A novel inhibitor of subtilases from human pathogen Tannerella forsythia

Proteoliza to proces hydrolizy wiązania peptydowego. Jest to proces nieodwracalny, w związku z czym istnieje potrzeba ścisłej kontroli aktywności enzymów proteolitycznych. Jednym z ważniejszych sposobów osiągnięcia tego celu jest wytwarzanie białkowych inhibitorów proteaz. Inhibitory powszechnie występują u eukariontów, natomiast u prokariontów jest ich znacznie mniej, a zwłaszcza u bakterii patogennych. Jednym z wyjątków jest Tannerella forsythia, jeden z kluczowych czynników wywołujących paradontozę. T. forsythia produkuje sześć proteaz o niepowtarzalnej, wielodomenowej strukturze nazwanych proteazami KLIKK. Każda z proteaz jest poprzedzona w genomie otwartą ramką odczytu, kodującą małą lipoproteinę. Podobny układ genów występuje u Staphylococcus aureus, gdzie dwie proteazy, stafopainy tworzą jeden operon z ich specyficznymi inhibitorami białkowymi, stafostatynami.Wobec tego głównym celem pracy było sprawdzenie czy lipoproteina poprzedzająca mirolazę, flipina C jest inhibitorem tej proteazy KLIKK.W tym celu otrzymano rekombinowaną flipinę C i sprawdzono czy hamuje ona mirolazę oraz inne proteazy serynowe.
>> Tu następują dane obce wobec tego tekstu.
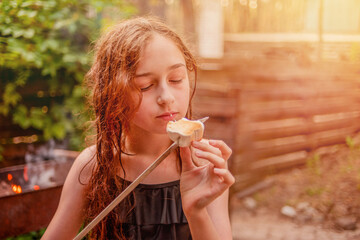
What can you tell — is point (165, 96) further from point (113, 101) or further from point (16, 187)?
point (16, 187)

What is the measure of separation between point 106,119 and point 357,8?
1.50 meters

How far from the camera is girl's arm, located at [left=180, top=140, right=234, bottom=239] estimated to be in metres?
1.25

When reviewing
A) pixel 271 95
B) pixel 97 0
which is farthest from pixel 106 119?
pixel 271 95

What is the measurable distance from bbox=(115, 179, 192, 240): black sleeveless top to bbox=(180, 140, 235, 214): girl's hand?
0.26 m

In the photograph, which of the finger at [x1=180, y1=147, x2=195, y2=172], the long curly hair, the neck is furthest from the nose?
the neck

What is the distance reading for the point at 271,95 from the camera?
3.43m

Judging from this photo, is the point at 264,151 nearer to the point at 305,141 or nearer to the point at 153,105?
the point at 305,141

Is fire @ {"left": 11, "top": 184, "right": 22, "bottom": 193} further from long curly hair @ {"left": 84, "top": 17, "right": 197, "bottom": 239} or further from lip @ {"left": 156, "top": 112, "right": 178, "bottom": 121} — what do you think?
lip @ {"left": 156, "top": 112, "right": 178, "bottom": 121}

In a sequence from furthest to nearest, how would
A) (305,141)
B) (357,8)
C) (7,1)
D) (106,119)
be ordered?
1. (305,141)
2. (7,1)
3. (357,8)
4. (106,119)

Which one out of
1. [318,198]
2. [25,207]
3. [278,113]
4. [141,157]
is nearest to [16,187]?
[25,207]

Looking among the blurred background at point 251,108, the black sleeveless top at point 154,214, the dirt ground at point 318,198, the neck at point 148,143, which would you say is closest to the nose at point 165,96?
the neck at point 148,143

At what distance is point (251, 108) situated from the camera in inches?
146

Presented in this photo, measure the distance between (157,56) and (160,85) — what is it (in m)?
0.13

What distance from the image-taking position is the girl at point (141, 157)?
1.37 m
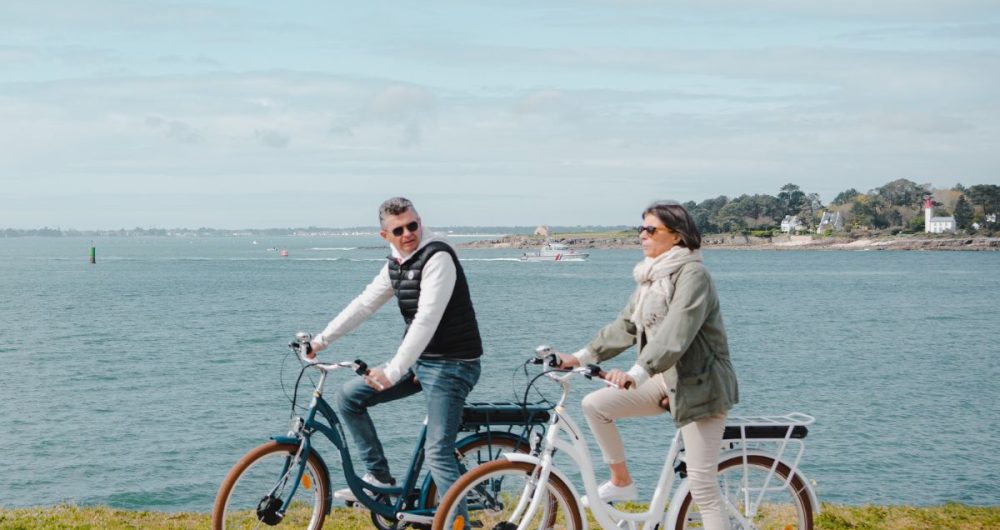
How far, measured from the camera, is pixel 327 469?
6.55 m

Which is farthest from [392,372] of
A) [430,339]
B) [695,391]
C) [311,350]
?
[695,391]

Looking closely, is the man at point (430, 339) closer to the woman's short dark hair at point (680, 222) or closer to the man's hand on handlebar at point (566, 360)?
the man's hand on handlebar at point (566, 360)

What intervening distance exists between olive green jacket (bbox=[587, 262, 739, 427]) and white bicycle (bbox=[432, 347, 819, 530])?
32cm

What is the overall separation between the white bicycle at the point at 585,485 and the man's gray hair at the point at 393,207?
4.00 feet

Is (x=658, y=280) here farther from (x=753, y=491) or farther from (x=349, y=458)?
(x=349, y=458)

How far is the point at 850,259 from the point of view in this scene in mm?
175250

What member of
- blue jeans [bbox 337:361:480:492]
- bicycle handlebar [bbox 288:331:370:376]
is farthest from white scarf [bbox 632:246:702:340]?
bicycle handlebar [bbox 288:331:370:376]

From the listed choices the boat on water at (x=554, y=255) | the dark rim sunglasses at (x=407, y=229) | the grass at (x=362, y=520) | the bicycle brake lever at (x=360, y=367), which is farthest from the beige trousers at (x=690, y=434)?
the boat on water at (x=554, y=255)

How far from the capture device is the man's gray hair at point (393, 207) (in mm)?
6215

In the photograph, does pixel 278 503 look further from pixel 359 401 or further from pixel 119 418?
pixel 119 418

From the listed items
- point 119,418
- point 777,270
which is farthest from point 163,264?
point 119,418

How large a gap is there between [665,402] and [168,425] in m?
27.4

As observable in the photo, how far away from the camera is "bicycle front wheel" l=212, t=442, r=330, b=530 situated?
20.2 ft

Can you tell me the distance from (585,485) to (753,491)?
3.35 feet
Oddziaływanie flipiny C zhamowanymi proteazami zostało scharakteryzowane poprzez wyznaczenie stechiometrii inhibicji (SI), mechanizmu inhibicji oraz stałej inhibicji (Ki). Otrzymana flipina C była specyficznym inhibitorem subtylaz, ponieważ hamowała tylko mirolazę i subtylizynę Carlsberg, a nie hamowała proteaz z innych rodzin. Flipina C wydajnie hamowała mirolazę z SI wynoszącą 1,4 i Ki równą 9 nM. W przypadku subtylizyny Carlsberg wartości te były znacznie wyższe: SI wynosiło 6,2 a Ki82 nM. Flipina C była odwracalnym i kompetycyjnym inhibitorem obu proteaz.Otrzymane wyniki wykazały, że flipina C jest nowym, białkowym inhibitorem subtylaz.

Proteolysis is a process of hydrolysis of the peptide bonds. It is an irreversible process and therefore there is a need for tight control of proteases activity. One of the most important ways to achieve it is production of proteinaceous inhibitors. Inhibitors are common in eukaryotes, but in prokaryotes they occur very rarely, especially in pathogenic bacteria. However, the exception to this rule is Tannerella forsythia, one of key stone etiological factors of periodontitis. The bacterium produces six proteolytic enzymes sharing a unique multidomain structure named KLIKK proteases. Each enzyme is preceded in the genome by an open reading frame encoding small lipoproteins. A similar arrangement of genes was described for Staphylococcus aureus, where two proteases, staphopains co-expressed with their specific inhibitors, staphostatins. Thus the main aim of this thesis was to check if a lipoprotein preceding mirolase, flipin C is an inhibitor of this KLIKK protease.To achieve it flipin C was obtained as a recombinant protein and it was checked if the lipoprotein could inhibit mirolase and other serine proteases. Then interaction of flipin C with target proteases was analysed by determination of the stoichiometry of inhibition (SI), mechanism of inhibition and inhibition constant (Ki). Obtained flipin C was a specific inhibitor of subtilases, because it inhibited only mirolase and subtilisin Carlsberg, but not other serine proteases from different families. Flipin C effectively inhibited mirolase with SI of 1.4 and Ki equal to 9 nM. For subtilisin these parameters were significantly higher: SI was 6.2 and Ki 82 nM. Flipin C was a reversible and competitive inhibitor of both subtilases.Obtained results showed that flipin C is a novel proteinaceous inhibitor of subtilases.